*YOUR GOAL*
Repeat only the lines below from the one containing "кортикотропин гипофиза, активация СНС" through the one containing "- Can look at anatomy in any plane", inclusive, exactly as written.

*RECORDS TO USE*

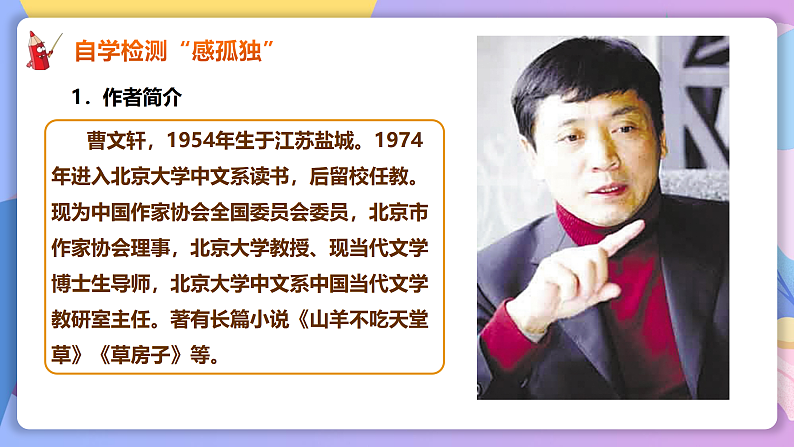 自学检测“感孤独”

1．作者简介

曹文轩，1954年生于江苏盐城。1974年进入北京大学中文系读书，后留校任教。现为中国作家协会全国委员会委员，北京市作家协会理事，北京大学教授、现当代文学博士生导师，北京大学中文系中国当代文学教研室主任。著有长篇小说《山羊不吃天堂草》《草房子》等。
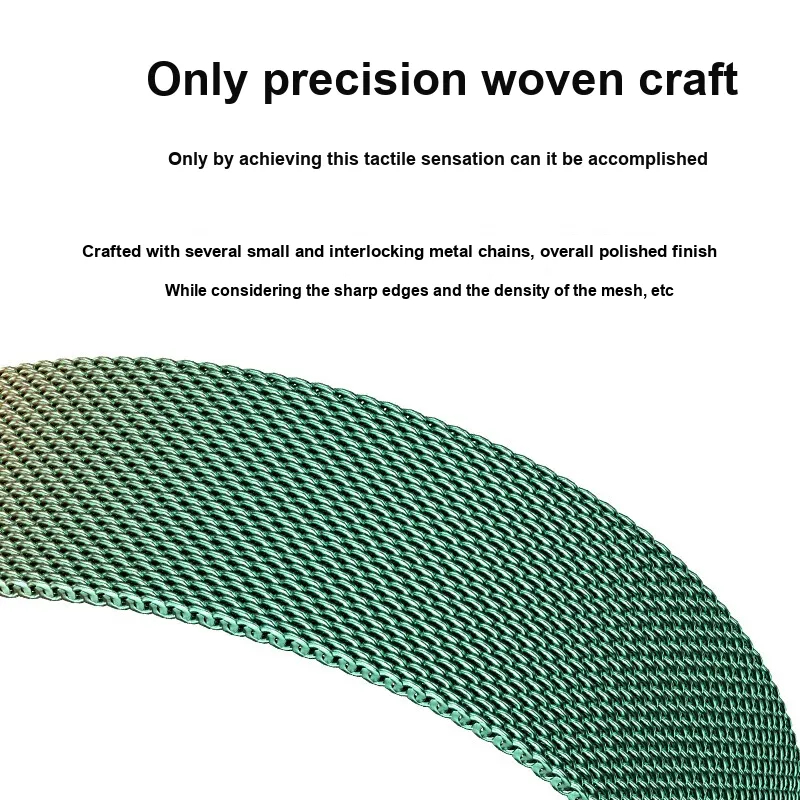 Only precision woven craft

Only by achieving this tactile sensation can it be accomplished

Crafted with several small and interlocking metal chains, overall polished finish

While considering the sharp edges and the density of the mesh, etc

...

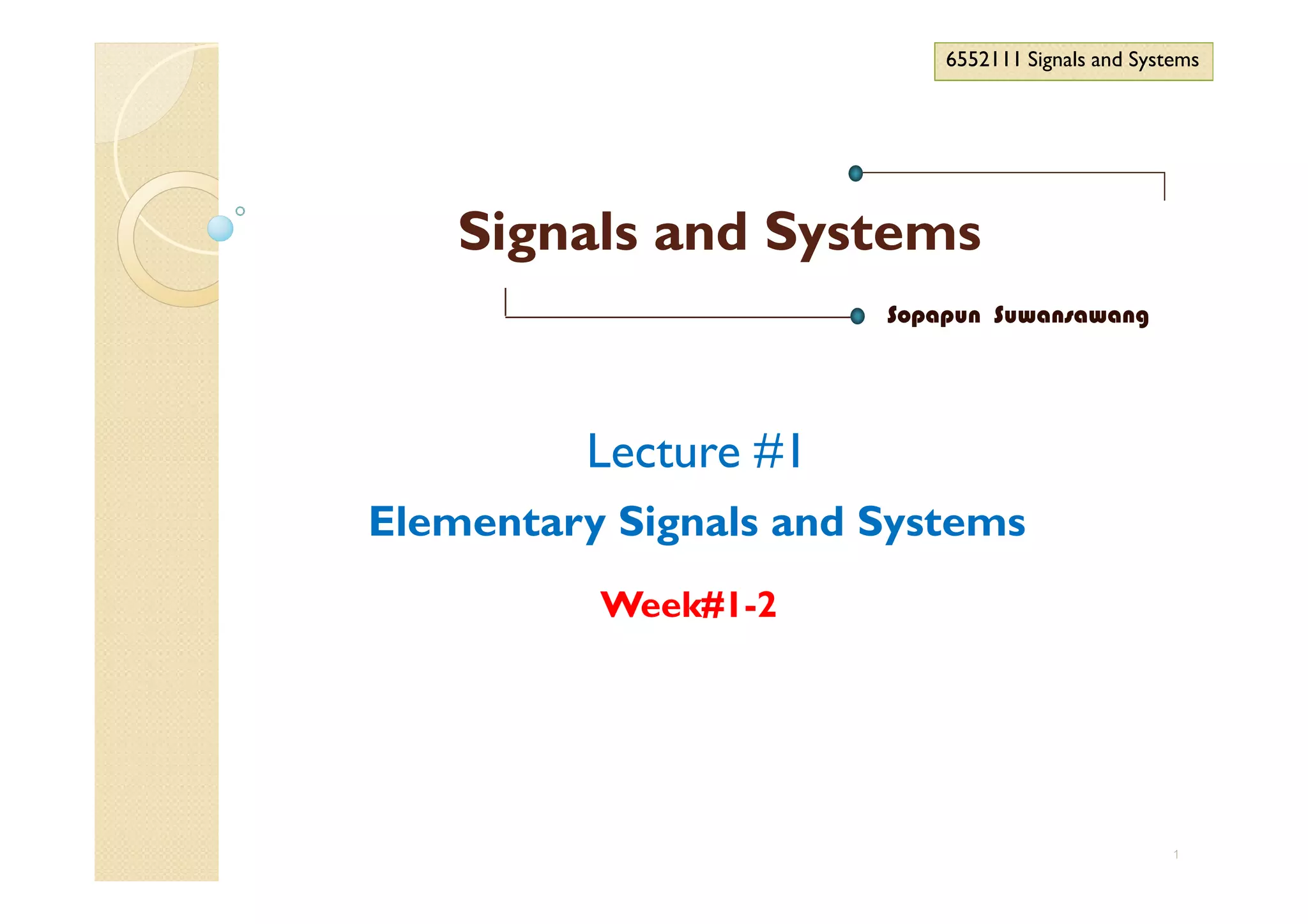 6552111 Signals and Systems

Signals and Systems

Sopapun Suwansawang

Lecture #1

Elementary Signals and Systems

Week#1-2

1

--

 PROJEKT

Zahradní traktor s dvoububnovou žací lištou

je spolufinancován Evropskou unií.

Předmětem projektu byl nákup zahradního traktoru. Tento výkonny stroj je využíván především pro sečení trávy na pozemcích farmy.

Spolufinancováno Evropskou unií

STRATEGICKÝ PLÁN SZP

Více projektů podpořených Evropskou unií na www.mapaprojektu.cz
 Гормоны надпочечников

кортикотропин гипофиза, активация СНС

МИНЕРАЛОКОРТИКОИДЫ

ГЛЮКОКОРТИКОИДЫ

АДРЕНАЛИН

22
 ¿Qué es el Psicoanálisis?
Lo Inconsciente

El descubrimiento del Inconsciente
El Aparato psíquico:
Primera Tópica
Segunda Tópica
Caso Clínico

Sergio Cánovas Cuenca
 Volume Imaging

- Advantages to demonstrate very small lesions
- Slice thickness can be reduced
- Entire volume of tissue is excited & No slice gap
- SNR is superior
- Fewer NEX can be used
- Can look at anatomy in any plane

*ANSWER TO THIS TASK*
кортикотропин гипофиза, активация СНС

МИНЕРАЛОКОРТИКОИДЫ

ГЛЮКОКОРТИКОИДЫ

АДРЕНАЛИН

22
 ¿Qué es el Psicoanálisis?
Lo Inconsciente

El descubrimiento del Inconsciente
El Aparato psíquico:
Primera Tópica
Segunda Tópica
Caso Clínico

Sergio Cánovas Cuenca
 Volume Imaging

- Advantages to demonstrate very small lesions
- Slice thickness can be reduced
- Entire volume of tissue is excited & No slice gap
- SNR is superior
- Fewer NEX can be used
- Can look at anatomy in any plane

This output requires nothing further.